Problems and tasks ::
[1] Rewrite the discussion about saving tables from "Um, I’m going" to "first step IMHO.", inclusive, with "politely" swapped for "courteously".
[2] Please find each line of the records containing the string "bottom" and copy those lines.

Document extract ::
·····

I just had lunch with a friend at the Paradise Pup. Paradise Pup is the hot dog joint near where i work. It is the kind of place that prepares your burger, sandwich, or dog after you order it. Since they do not make items ahead, you have to wait for your food, and the food is well worth waiting for. Still with the wait there are ppl lined up out the door waiting to order.
There are several tables surrounding the place and there was at least one free when we went in to order and another that looked like it was soon to be free. It was a lovely day so we ordered our burgers for there and not to go. When we finally got our food there was only one table without anyone eating at it. This table had a teenager, sans food, sitting on it.
We sat down opposite her (the tables sit 6) and began to eat. “This table is taken!” she said. We continued to eat and she complained that she was saving it so we would have to go elsewhere. She looked at her friend waiting near the door who said, “She was saving that table.” They had not ordered yet!! If you haven’t ordered, it is going to be a good 15 minutes before you will have anything to eat. We continued to eat and she stormed off. As we finished our burgers, another table opened up and she sat down there. When we had finished eating our pickles and picking at our fries, she still had no food. When whe had wiped the crumbs off the table and threw away the trash and returned the baskets, one of her friends came out with their drinks, but still their food was not ready.
Did we behave inappropriately or did she? Should we have just eaten standing up? We could not leave the place with their baskets, so that was the only viable option. There are generally enough tables for ppl who want to eat outside there, but if people start saving even before they order, there won’t be.
I was just thinking that I wish I had the nerve to sit down and start eating and just ignore people behaving badly. Yeah, I think you’re in the clear here. Especially since you were finished and gone before they got their food.
(Around these parts, during lunch rushes it is accepted practice for strangers to share tables anyway. I think your girlie there needs to get over herself.)
This is a huge annoyance at the cafeteria most of us eat at on campus. It’s in the graduate activity center, but it’s been choked with fuckin’ snotty-nosed undergraduates since they started accepting meal plans (bad fucking idea) so the line is LONG and SLOW–but that doesn’t stop cretinous litle pigs from leaving their bags on a table to save it while they spend twenty minutes waiting for their fucking sandwich and herbal-infused juice drink.
Somebody can eat at that table in the time it takes you to get through the line, you punk-ass punk! But that doesn’t mean anything compared to your God-given right to have a guaranteed seat when you’re through, does it?
Fuckin’ jerks. They’re always soooo shocked and upset when you move their bags, too. “Hey, that’s my bag!”
“Yeah. Pretty stupid to leave it unattended, isn’t it? Somebody could have stolen it. You’re lucky we came along.”
Um, I’m going to go against the grain and give you WWWD (what would Waverly do?). If someone was using the table (even by just sitting on it) I’d politely ask if the minded if I sat down. Perhaps her reaction might have been to offer to share the table, perhaps not, but it would have been the better first step IMHO.
I can’t imagine saving a table that seats six for two people (as I read the OP). If it’s a restaurant of that type (without waitresses and assigned tables), I’m glad to have strangers use the huge unused end of the table, especially if it’s a picnic-style table. I know how unpleasant it is to eat standing up. Nevertheless, I have been yelled at by people sitting at a picnic table (even one that could have easily sat 10 people!), because I dared to sit down. Hey, fuckwit, I’ve heard of personal space, but I’m 6 feet away from you and your GF way over there. STFU and eat your chili dog.

·····

Recorded information ::

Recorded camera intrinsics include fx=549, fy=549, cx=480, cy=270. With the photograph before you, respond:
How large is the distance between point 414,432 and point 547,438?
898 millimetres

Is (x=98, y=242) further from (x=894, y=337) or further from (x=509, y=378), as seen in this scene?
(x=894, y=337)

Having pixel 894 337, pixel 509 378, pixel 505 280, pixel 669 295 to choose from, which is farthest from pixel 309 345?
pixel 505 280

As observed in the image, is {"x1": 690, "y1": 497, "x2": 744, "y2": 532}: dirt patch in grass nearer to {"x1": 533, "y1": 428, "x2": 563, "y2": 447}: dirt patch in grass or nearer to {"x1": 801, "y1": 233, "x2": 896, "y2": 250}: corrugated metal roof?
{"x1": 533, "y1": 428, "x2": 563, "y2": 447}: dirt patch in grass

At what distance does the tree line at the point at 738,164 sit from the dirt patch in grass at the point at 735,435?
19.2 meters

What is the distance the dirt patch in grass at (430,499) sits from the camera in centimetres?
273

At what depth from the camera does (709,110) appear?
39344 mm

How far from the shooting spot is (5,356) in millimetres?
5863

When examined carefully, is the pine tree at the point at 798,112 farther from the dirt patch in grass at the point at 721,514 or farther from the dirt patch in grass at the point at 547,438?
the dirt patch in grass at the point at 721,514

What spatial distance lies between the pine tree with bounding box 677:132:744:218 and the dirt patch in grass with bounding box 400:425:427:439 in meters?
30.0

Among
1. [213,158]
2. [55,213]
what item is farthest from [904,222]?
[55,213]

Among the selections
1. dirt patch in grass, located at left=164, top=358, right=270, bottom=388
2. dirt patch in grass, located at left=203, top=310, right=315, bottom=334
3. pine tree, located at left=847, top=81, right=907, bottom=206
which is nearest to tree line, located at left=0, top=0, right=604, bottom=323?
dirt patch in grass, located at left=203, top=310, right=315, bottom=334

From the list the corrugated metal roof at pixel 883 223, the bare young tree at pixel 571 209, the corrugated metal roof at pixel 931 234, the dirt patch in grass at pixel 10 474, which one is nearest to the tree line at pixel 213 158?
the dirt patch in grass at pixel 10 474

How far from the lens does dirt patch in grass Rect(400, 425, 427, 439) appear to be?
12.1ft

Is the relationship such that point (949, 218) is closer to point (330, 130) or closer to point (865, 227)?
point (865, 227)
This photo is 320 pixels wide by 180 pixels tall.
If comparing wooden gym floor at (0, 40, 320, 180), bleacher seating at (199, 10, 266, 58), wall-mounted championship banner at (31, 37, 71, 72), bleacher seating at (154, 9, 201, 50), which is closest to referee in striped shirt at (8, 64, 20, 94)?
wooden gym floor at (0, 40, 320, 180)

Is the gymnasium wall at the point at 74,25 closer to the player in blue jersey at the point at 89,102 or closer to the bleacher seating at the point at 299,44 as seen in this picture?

·····

Written responses ::
[1]
Um, I’m going to go against the grain and give you WWWD (what would Waverly do?). If someone was using the table (even by just sitting on it) I’d courteously ask if the minded if I sat down. Perhaps her reaction might have been to offer to share the table, perhaps not, but it would have been the better first step IMHO.

[2]
1. dirt patch in grass, located at left=164, top=358, right=270, bottom=388
2. dirt patch in grass, located at left=203, top=310, right=315, bottom=334
3. pine tree, located at left=847, top=81, right=907, bottom=206
which is nearest to tree line, located at left=0, top=0, right=604, bottom=323?
dirt patch in grass, located at left=203, top=310, right=315, bottom=334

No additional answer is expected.